Animals, birds and the elder tree: how do we learn?
There’s a new academic discipline – zoopharmacognosy, the study of the use of medicinal plants by animals, particularly primates.
But wait, I hear you ask – surely that is a basis of traditional herbal knowledge? Wasn’t observation of animals one of the ways humans learned to use plants as medicine? Well yes – but of course such reports observation is largely anecdotal and therefore suspect. Zoopharmacognosy my friends, is a science.
However, I like anecdotes. They are often relayed as stories, and I enjoy stories. So here is one about birds and elderberries, and the herbalists who observe them.
About ten years ago, the avian flu was causing concern. In one of the UK email discussion lists, there were reports of research that had shown that a constituent of elderberries was active against the virus causing avian flu. This was of course of great interest to herbalists, and very soon the conversation turned to the difficulties in gathering the berries that year – something that had not occurred previously. Elder is not a plant associated with scarcity. Autumn harvests of elderberries are common in many of the areas where these herbalists live and work, the berries being used for jams, cordials and medicines. Elder trees are generous, and typicallly provide and abundance of berries, which are easy to pick.
But that year, birds had picked the elder trees clean before the herbalists could get to them. One practitioner told how she was to teach a class of students how to make elderberry syrup for family coughs and had planned to source the berries from a tree in the local churchyard. ‘There was a great crop of berries there on the Friday, but when I came back on the Sunday to pick them, they were all gone. All’ she emphasised
Another herbalist related that an elderly pigeon-fancier had come to see her asking to purchase elderberries. Each winter, he was in the habit of collecting berries to give to his pigeons to protect them from the flur, but this year the trees had been picked clean by birds when he went to harvest, and so he was looking for an alternative supply.
The discussion on the list went on for some days, with some herbalists being quite sceptical of the link between the research and the implication that others were making about the wisdom of the birds, that the birds somehow ‘knew’ they needed more elderberries this year.
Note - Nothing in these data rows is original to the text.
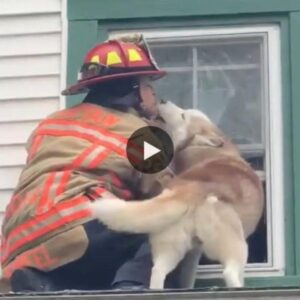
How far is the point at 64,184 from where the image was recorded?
854 cm

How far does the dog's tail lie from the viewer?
8125 millimetres

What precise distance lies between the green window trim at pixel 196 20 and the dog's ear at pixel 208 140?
0.46 metres

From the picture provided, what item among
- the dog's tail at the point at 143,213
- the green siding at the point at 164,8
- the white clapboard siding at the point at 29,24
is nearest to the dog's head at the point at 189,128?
the dog's tail at the point at 143,213

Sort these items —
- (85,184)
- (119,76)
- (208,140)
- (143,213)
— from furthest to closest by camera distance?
1. (119,76)
2. (208,140)
3. (85,184)
4. (143,213)

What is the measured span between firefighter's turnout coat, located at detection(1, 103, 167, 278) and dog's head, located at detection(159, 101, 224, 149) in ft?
0.50

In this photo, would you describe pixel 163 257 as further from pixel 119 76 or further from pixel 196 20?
pixel 196 20

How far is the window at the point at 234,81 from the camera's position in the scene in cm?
909

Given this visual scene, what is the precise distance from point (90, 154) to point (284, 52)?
49.9 inches

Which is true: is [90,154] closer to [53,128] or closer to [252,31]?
[53,128]

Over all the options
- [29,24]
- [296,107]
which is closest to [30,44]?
[29,24]

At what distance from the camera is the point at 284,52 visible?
30.2 feet

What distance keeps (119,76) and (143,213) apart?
99 centimetres
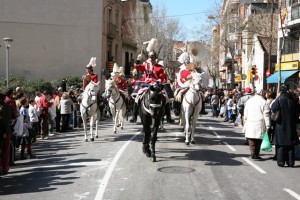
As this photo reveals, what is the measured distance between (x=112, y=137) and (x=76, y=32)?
22013mm

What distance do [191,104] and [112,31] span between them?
2869 centimetres

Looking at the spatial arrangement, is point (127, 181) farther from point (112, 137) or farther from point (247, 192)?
point (112, 137)

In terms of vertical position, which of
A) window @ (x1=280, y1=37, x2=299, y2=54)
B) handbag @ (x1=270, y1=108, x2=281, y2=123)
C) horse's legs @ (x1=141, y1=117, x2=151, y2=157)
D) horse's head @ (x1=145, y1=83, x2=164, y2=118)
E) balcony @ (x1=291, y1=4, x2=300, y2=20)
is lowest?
horse's legs @ (x1=141, y1=117, x2=151, y2=157)

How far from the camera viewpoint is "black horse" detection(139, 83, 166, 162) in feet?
34.8

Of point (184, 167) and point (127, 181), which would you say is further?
point (184, 167)

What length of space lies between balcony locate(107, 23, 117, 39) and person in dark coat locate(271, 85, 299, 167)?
3020 centimetres

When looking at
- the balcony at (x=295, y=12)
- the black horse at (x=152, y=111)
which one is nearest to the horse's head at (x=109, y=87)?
the black horse at (x=152, y=111)

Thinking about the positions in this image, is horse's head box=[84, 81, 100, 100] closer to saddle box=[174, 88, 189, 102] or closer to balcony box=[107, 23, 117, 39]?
saddle box=[174, 88, 189, 102]

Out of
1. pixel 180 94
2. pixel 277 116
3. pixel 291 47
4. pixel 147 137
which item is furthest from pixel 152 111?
pixel 291 47

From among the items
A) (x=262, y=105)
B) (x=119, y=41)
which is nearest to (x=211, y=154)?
(x=262, y=105)

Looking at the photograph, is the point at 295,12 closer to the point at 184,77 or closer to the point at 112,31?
the point at 112,31

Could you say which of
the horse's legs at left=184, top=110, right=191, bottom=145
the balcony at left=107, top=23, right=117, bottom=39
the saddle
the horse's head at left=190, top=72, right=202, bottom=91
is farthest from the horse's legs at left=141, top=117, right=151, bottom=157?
the balcony at left=107, top=23, right=117, bottom=39

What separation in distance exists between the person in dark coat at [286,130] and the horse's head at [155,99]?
2960mm

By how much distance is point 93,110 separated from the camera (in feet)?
48.6
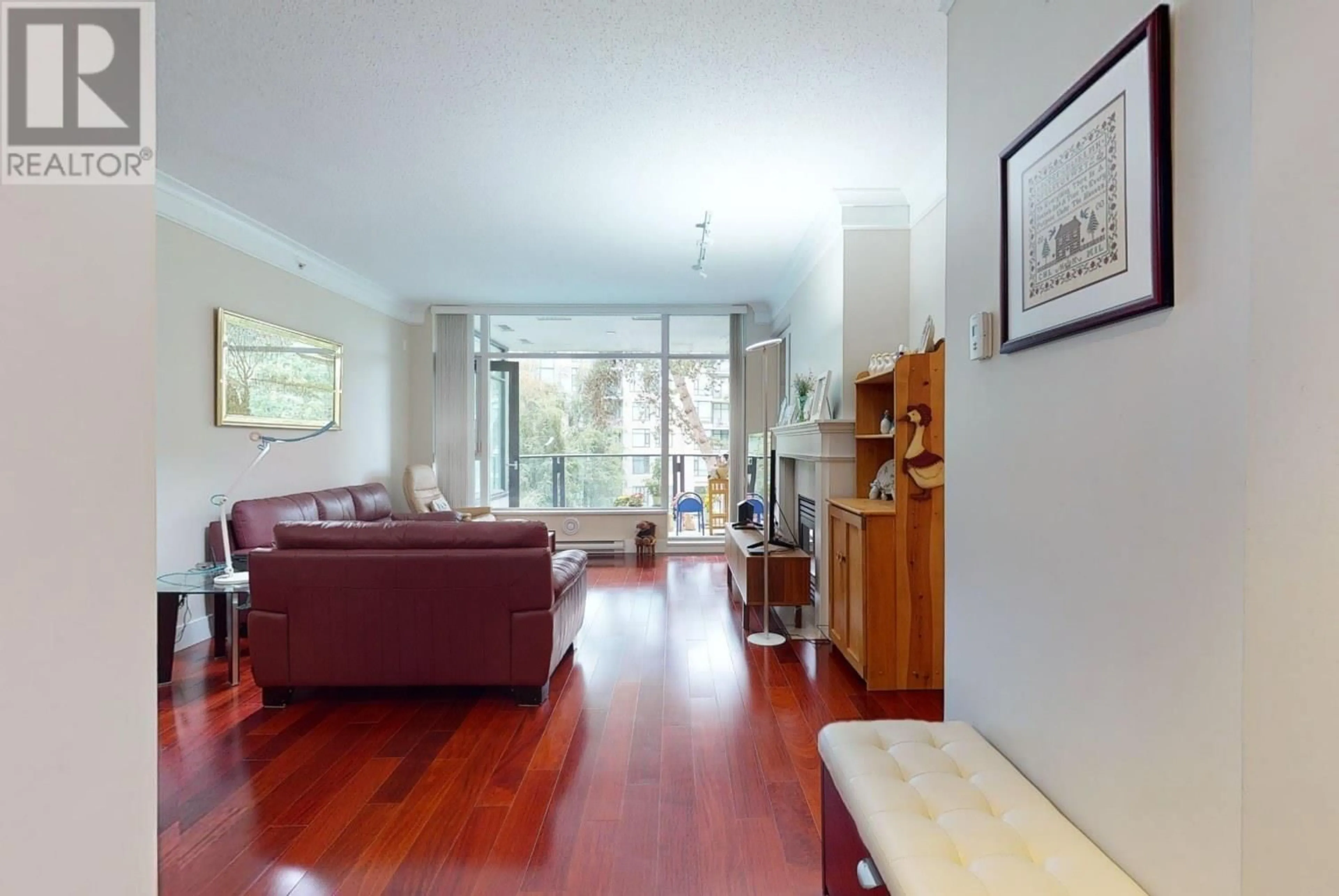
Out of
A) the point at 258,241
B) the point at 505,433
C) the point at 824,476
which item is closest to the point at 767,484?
the point at 824,476

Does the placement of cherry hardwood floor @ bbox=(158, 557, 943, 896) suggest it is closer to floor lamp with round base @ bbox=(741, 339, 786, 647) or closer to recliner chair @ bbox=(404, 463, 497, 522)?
floor lamp with round base @ bbox=(741, 339, 786, 647)

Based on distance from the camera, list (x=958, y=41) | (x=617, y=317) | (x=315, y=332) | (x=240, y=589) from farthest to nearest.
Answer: (x=617, y=317) → (x=315, y=332) → (x=240, y=589) → (x=958, y=41)

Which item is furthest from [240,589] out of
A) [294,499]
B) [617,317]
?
[617,317]

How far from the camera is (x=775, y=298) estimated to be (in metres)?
6.28

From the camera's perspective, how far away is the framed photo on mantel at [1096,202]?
1.03 m

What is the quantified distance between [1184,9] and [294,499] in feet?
16.6

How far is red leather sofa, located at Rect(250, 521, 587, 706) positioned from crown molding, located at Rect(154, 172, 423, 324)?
201cm

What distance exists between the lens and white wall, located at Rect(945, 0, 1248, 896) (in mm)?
923

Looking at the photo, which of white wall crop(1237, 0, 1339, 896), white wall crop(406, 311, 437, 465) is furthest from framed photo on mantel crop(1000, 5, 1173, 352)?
white wall crop(406, 311, 437, 465)

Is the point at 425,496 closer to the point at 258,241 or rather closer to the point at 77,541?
the point at 258,241

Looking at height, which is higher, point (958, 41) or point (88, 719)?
point (958, 41)

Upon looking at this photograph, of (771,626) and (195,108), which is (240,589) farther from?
(771,626)

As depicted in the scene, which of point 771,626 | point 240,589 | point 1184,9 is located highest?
point 1184,9

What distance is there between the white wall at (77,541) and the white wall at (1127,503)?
142 cm
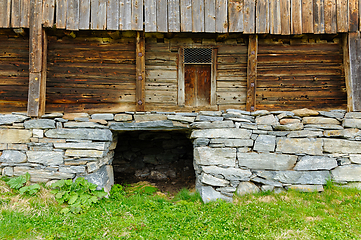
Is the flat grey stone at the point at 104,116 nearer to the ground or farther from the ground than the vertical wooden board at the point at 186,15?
nearer to the ground

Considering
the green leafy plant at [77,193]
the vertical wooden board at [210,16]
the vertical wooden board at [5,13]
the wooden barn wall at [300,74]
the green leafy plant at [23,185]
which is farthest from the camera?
the wooden barn wall at [300,74]

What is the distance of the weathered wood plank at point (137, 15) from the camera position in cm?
519

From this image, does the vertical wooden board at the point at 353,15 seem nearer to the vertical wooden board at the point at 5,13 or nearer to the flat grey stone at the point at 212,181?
the flat grey stone at the point at 212,181

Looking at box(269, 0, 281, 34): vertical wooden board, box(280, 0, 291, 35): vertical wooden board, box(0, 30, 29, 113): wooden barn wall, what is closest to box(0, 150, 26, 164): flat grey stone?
box(0, 30, 29, 113): wooden barn wall

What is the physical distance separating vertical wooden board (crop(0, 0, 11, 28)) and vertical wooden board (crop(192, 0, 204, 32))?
4145 millimetres

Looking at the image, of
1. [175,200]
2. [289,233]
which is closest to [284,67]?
[289,233]

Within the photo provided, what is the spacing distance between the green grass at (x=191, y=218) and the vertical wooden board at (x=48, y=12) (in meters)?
3.64

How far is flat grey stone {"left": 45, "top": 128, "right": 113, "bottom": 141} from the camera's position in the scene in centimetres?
517

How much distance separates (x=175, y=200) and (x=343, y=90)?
4.91 m

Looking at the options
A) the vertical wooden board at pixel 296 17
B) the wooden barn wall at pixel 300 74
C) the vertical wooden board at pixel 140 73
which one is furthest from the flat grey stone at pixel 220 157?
the vertical wooden board at pixel 296 17

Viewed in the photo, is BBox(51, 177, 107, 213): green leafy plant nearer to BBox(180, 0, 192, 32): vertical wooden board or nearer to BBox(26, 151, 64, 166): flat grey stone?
BBox(26, 151, 64, 166): flat grey stone

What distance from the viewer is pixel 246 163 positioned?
17.3 ft

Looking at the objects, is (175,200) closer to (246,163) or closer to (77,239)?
(246,163)

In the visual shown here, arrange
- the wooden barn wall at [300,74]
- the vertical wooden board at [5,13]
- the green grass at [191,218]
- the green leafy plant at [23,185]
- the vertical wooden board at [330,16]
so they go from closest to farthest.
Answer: the green grass at [191,218], the green leafy plant at [23,185], the vertical wooden board at [5,13], the vertical wooden board at [330,16], the wooden barn wall at [300,74]
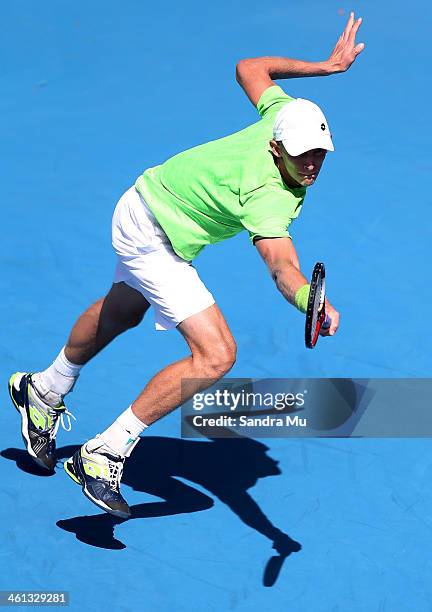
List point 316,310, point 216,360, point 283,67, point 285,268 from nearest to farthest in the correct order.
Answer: point 316,310 → point 285,268 → point 216,360 → point 283,67

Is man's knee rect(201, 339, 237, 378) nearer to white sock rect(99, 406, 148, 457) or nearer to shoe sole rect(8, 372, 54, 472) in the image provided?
white sock rect(99, 406, 148, 457)

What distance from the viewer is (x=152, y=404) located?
5555mm

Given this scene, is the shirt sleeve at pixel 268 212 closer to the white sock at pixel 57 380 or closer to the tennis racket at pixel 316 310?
the tennis racket at pixel 316 310

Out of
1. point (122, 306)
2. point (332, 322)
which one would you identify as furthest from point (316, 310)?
point (122, 306)

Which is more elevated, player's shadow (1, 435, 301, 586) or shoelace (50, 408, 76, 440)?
shoelace (50, 408, 76, 440)

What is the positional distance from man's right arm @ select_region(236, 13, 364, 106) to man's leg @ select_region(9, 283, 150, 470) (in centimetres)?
114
Others were equally convinced that this was the case, and gave other examples of their observations of household animals – horses, dogs, cats, cows – seeking out and ingesting specific medicinal plants when they were unwell.
What I loved about this extended online conversation was it showed herbalists observing nature, observing beyond their clinical practice, to the trees, the birds and animals. They were noting the reactions of both humans and animals to medicinal plants.
The zoopharmacologists may be travelling to distant jungles to observe monkeys and find exotic rainforest plants that pharmaceutical companies can commercialise and bring to market, as this article indicates. These herbalists contintue to observe the natural environment close to home and use it to add to the collective wisdom about some of our well loved and local plants.